> _抜粋_
昨今、企業に頼らず、個人が自らキャリアを構築していくことが求められるようになった。だが、キャリアの方向性や「やりたいこと」がわからない人も多い。

そうしたなか、経産省は2017年に「社会人基礎力」をアップデートした。社会とかかわりながらライフステージの各段階で活躍するためのOS(基盤)を「人生100年時代の社会人基礎力」と位置付けた。

仕事人としてのOSを培い、アップデートし続けるために何が必要なのか。成長への意欲や気づきをどうつくっていけばいいのか――。

 

キャリア教育研究家で、人事院人材局企画課課長補佐の橋本賢⼆氏に、グロービス経営大学院教員の金子浩明が聞いた。

 

「社会⼈基礎⼒」の正しい捉え方

金子:橋本さんは、⼈事院から2015年に経済産業省に出向し、「人生100年時代の社会⼈基礎⼒」※の策定プロジェクトに従事されました。じつは私も民間企業で2006年版の策定にかかわっていた経緯があります。見直しに至った問題意識がどこにあったのか、ぜひお聞かせください。

> _課題 A_
データの行のうち、「Considering」を含む行から最後の行までを、その両端も含めて一字一句変えずに書き写してください。
抜粋とデータは互いに無関係です。

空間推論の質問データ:

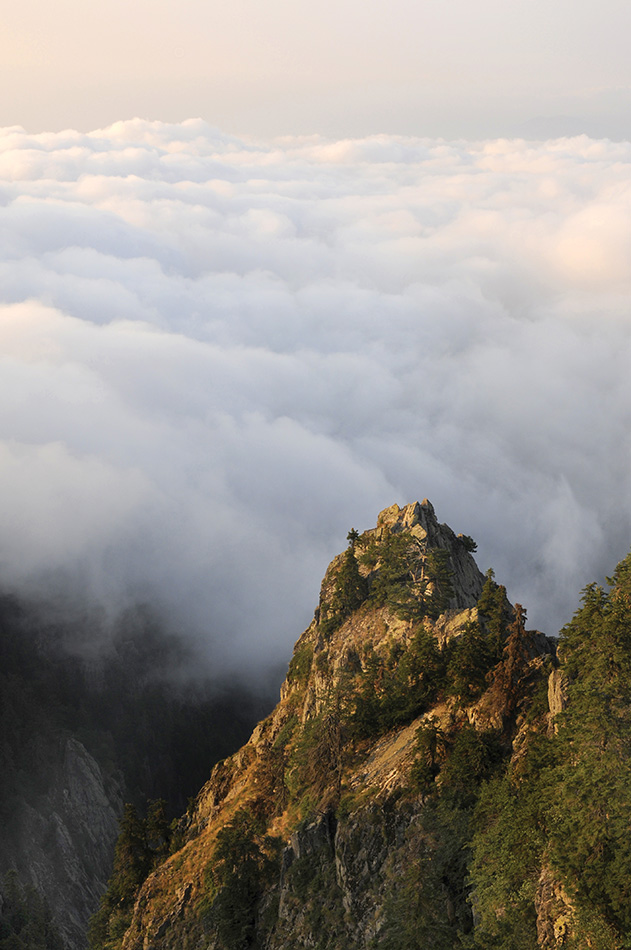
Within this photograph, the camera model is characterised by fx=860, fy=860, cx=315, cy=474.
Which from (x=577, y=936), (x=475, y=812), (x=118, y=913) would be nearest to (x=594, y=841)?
(x=577, y=936)

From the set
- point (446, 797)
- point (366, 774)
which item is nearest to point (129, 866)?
point (366, 774)

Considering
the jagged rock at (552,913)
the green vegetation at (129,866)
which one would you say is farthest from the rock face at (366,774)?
the green vegetation at (129,866)

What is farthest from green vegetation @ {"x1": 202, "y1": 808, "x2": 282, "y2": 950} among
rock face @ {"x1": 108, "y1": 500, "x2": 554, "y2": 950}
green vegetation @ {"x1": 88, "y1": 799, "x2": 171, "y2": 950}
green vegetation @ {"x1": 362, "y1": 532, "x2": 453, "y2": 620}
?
green vegetation @ {"x1": 88, "y1": 799, "x2": 171, "y2": 950}

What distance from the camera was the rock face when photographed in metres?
65.8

> _課題 B_
抜粋によると、経産省が「社会人基礎力」をアップデートしたのは何年ですか。

> _解答 A_
Considering
the jagged rock at (552,913)
the green vegetation at (129,866)
which one would you say is farthest from the rock face at (366,774)?
the green vegetation at (129,866)

What is farthest from green vegetation @ {"x1": 202, "y1": 808, "x2": 282, "y2": 950} among
rock face @ {"x1": 108, "y1": 500, "x2": 554, "y2": 950}
green vegetation @ {"x1": 88, "y1": 799, "x2": 171, "y2": 950}
green vegetation @ {"x1": 362, "y1": 532, "x2": 453, "y2": 620}
?
green vegetation @ {"x1": 88, "y1": 799, "x2": 171, "y2": 950}

What distance from the camera was the rock face when photographed in metres?
65.8

> _解答 B_
2017年です。